Hacker News new | ask | show | jobs
by justk 709 days ago
The math is correct, but I think the model used is not correct since it doesn't reflect that the variable s is dichotomous so rather a mixed model should be used. If we continue thinking that s is continuous we could think of this example: s=state is encoded as a continuous variable between -1 and 1 here people change state frequently and -1 reflects the person will vote in the blue state with probability 1 and s=1 that the person will vote in the red state with probability 1 while s=0 means that the person has the same probability of voting in the red or blue states. When s is near zero the model is not able to predict the preferences of the voter and this is the reason of the low predictive power of this model for a continuous s. The extreme cases s=-1 or s=1 could be rare for populations that move from one state to the other frequently so the initial intuition is misleaded to this paradox.
2 comments

This.

R2 is not the correct measure to use.

This article is a perfect example of the principle that simply doing math and getting results is not necessarily meaningful.

R² is a measure like any other. In this case it measures the relative reduction in MSE - which is low because the prediction of individual votes remains quite bad even if the state is taken into account.

Does another measure give substantially different results?

I think that you are using here a different definition of R^2 for example the way you are thinking of R^2 doesn't allow for an interpretation of the constant term used in the linear model for the formula of the R^2 to be true. What you are thinking is R^2 = 1 - mean(the variance in each state)/(total variance), but that is not the definition of R^2 for a linear model.
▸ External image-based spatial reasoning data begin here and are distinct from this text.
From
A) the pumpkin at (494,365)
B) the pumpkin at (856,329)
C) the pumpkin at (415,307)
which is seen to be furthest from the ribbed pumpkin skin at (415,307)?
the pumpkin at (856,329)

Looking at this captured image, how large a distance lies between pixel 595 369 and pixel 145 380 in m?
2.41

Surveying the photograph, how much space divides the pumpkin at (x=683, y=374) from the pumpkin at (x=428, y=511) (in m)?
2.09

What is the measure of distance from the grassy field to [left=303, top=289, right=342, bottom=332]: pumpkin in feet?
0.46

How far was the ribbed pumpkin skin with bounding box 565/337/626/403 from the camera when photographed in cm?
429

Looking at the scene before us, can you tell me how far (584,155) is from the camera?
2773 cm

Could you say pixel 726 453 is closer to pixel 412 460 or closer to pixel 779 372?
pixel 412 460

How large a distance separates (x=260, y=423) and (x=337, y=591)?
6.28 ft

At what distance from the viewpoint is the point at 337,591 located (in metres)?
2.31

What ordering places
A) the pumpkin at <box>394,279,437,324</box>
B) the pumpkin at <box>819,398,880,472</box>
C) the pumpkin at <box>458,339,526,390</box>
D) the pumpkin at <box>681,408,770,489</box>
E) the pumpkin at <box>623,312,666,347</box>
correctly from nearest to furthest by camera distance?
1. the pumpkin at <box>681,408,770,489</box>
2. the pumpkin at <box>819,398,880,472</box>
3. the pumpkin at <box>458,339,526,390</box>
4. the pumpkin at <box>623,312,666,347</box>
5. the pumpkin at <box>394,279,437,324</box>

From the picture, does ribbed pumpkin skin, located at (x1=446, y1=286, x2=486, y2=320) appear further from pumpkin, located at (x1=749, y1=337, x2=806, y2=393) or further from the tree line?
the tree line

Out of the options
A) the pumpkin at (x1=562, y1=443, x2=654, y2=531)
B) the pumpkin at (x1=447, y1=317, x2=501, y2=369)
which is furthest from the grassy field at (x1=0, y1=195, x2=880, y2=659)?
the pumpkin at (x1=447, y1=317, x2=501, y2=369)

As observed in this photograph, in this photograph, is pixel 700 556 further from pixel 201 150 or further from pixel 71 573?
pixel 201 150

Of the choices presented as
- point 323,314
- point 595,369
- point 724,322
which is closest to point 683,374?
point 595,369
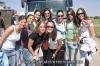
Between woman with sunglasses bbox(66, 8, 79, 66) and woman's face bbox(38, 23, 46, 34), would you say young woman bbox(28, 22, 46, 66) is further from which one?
woman with sunglasses bbox(66, 8, 79, 66)

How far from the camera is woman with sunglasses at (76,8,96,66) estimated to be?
8961 mm

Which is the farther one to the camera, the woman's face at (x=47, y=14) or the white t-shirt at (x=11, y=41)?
the woman's face at (x=47, y=14)

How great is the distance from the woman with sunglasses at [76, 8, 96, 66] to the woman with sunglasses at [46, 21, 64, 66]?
2.10ft

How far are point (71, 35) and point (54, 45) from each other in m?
1.19

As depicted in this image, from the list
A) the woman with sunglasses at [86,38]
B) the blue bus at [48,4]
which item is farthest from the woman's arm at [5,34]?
the blue bus at [48,4]

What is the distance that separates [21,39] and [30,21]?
1213 millimetres

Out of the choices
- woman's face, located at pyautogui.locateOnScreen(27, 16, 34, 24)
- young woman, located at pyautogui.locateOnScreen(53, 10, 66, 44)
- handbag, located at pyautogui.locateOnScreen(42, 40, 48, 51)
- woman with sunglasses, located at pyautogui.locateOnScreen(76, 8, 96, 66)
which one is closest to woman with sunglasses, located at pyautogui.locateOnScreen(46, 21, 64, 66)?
handbag, located at pyautogui.locateOnScreen(42, 40, 48, 51)

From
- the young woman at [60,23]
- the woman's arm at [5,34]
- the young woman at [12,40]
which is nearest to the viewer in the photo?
the woman's arm at [5,34]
As the user fskfsk.... says in another comment, here the constant term explains a lot of the variance so that the slope terms contains less information, that is not available using your definition or idea of R^2

> I think that you are using here a different definition of R^2

Different from what?

According to wikipedia:

The most general definition of the coefficient of determination is R^2 = 1 - SS_res / SS_tot ( = 1 - 0.2475 / 0.25 = 0.01 in this case)

Edit to clarify the definition above:

SS_res is the sum of squares of residuals (also called the residual sum of squares) ∑( y_i - predicted_i )^2

SS_tot is the total sum of squares (proportional to the variance of the data) ∑( y_i - ∑y_i/N )^2

The most general definition of R^2 can produce a result that is negative, and we are talking about a paradox related to values of R^2 that one should expect. So it is common to use linear models and linear regression. I don't know if the variance of the total population can be computed as the sum of the variances in each state, and state is not a continuous variable.

The population variance is the sum of the Between Group Variance and the Within Group Variance weighted by the number of elements in each group.

I don't understand what you mean. I'll just note that the value of R² in this case is 1% as the blog post explains and the code below confirms.

  > data <- data.frame(state = rep(c(0, 1), each=20), pref = c(rep(0, 11), rep(1, 9), rep(0, 9), rep(1, 11)))
  > summary(lm(pref ~ state, data = data))$r.squared
  0.01
A mixed model is not relevant here. A simple linear regression with one variable will achieve exactly the same results. Coding it as -1 and 1 has no difference to coding it as 0 and 1. You just stuff the rest into the intercept.

You would also want to be predicting 0.45 and 0.55 not 1 and 0 because we solve for squared error.